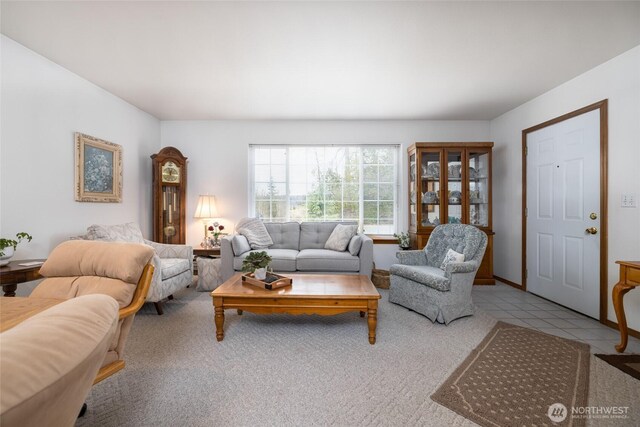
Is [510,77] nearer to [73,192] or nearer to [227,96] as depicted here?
[227,96]

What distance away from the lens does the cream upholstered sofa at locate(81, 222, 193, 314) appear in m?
2.78

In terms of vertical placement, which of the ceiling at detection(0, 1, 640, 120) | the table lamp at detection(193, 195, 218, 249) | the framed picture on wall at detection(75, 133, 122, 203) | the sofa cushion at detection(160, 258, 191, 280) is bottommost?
the sofa cushion at detection(160, 258, 191, 280)

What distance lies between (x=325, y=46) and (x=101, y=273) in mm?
2354

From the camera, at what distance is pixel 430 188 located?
423 cm

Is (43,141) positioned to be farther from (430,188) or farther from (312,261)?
= = = =
Tâche à réaliser: Réécris toutes ces lignes sous forme de liste numérotée, sans les lignes vides. Laisse l'image hors de ta réponse.

Résultat de l'exercice:
1. Is [510,77] nearer to [73,192] or nearer to [227,96] as depicted here?
2. [227,96]
3. What distance away from the lens does the cream upholstered sofa at locate(81, 222, 193, 314) appear in m?
4. 2.78
5. In terms of vertical placement, which of the ceiling at detection(0, 1, 640, 120) | the table lamp at detection(193, 195, 218, 249) | the framed picture on wall at detection(75, 133, 122, 203) | the sofa cushion at detection(160, 258, 191, 280) is bottommost?
6. the sofa cushion at detection(160, 258, 191, 280)
7. What distance lies between (x=325, y=46) and (x=101, y=273) in mm?
8. 2354
9. From the camera, at what distance is pixel 430 188 located?
10. 423 cm
11. Is (43,141) positioned to be farther from (430,188) or farther from (312,261)?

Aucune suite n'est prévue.